• **BRIEF**: Output the data below exactly as it is, dropping the pictures from your copy.

• **DATASET EXCERPT**:
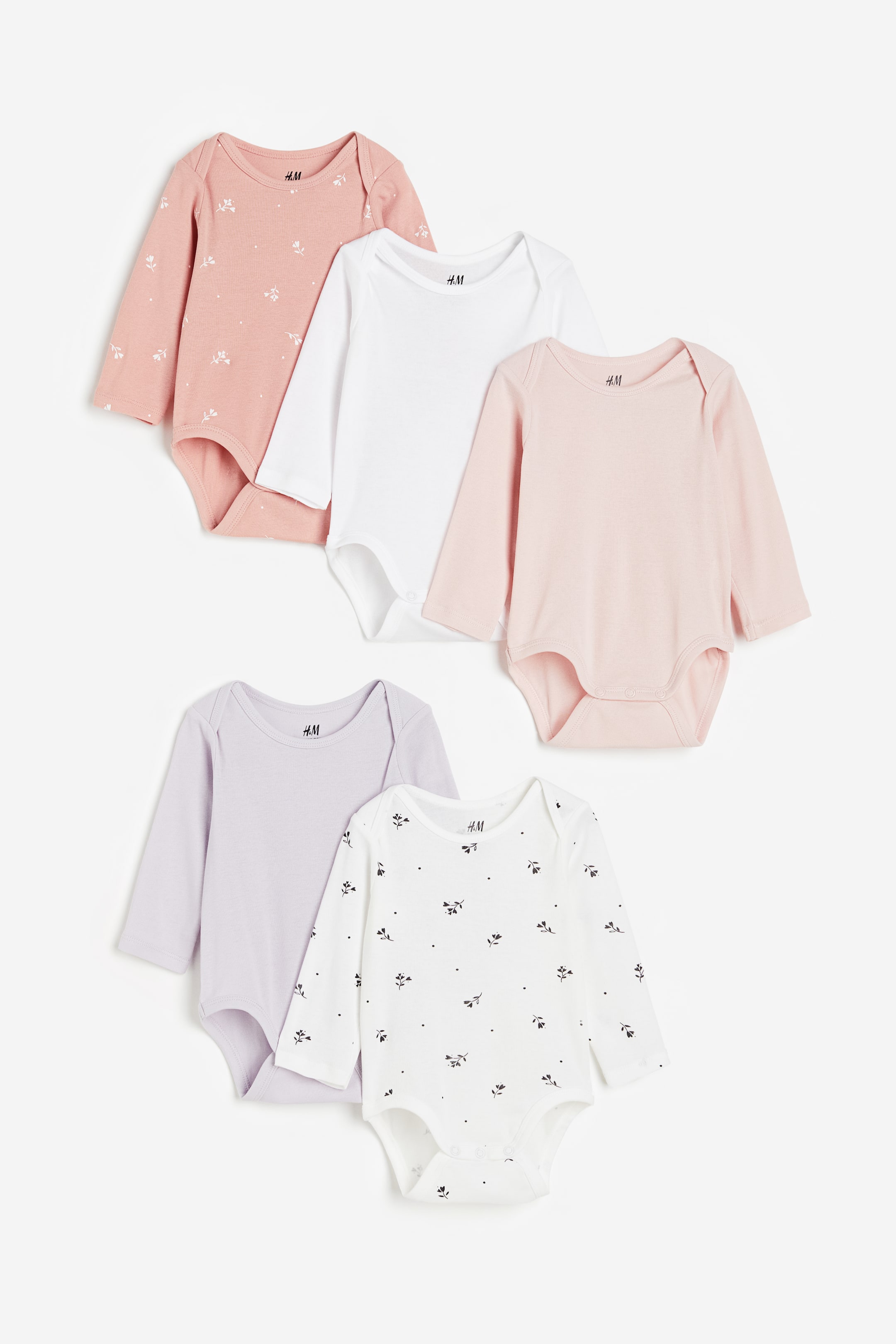 View larger image: 5-pack long-sleeved bodysuits - Light purple/Light pink - Kids | H&M HK 1
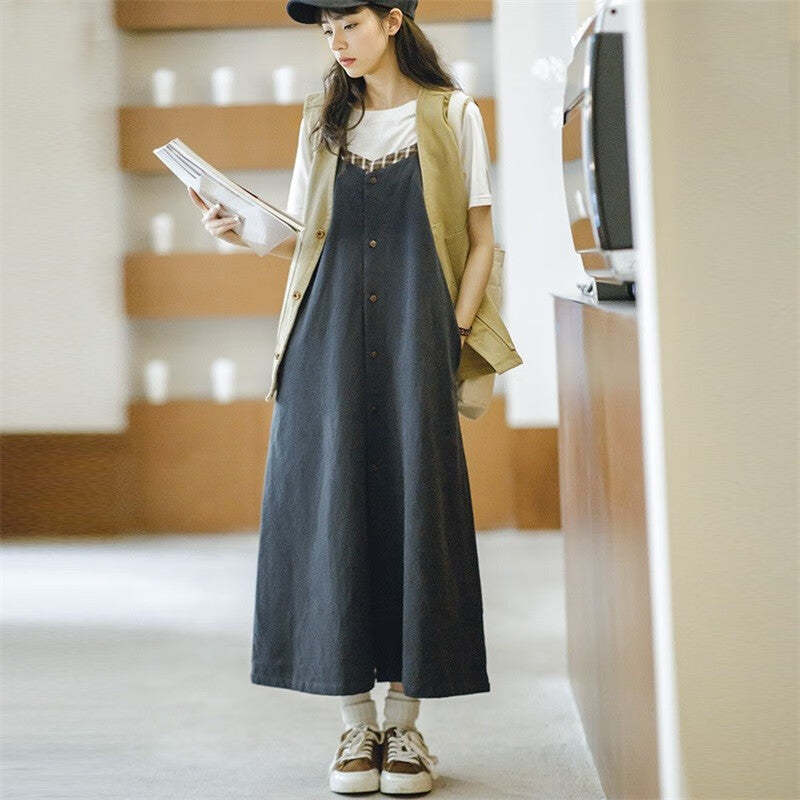 馬登女裝 復古格紋拼接背帶裙顯瘦A字寬鬆吊帶連衣長裙無袖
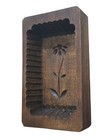 Vintage Primitive Wood Carved Flower Butter Mold  6  X 3 5  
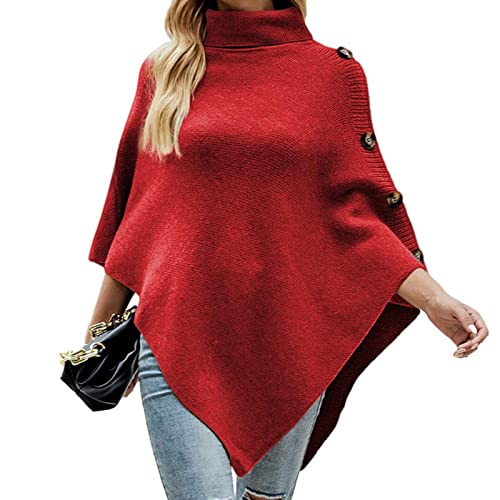 Poncho de punto con capucha mujer chaqueta capa invierno holgada 3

• **FINISHED TASK**:
 View larger image: 5-pack long-sleeved bodysuits - Light purple/Light pink - Kids | H&M HK 1
 馬登女裝 復古格紋拼接背帶裙顯瘦A字寬鬆吊帶連衣長裙無袖
 Vintage Primitive Wood Carved Flower Butter Mold  6  X 3 5  
 Poncho de punto con capucha mujer chaqueta capa invierno holgada 3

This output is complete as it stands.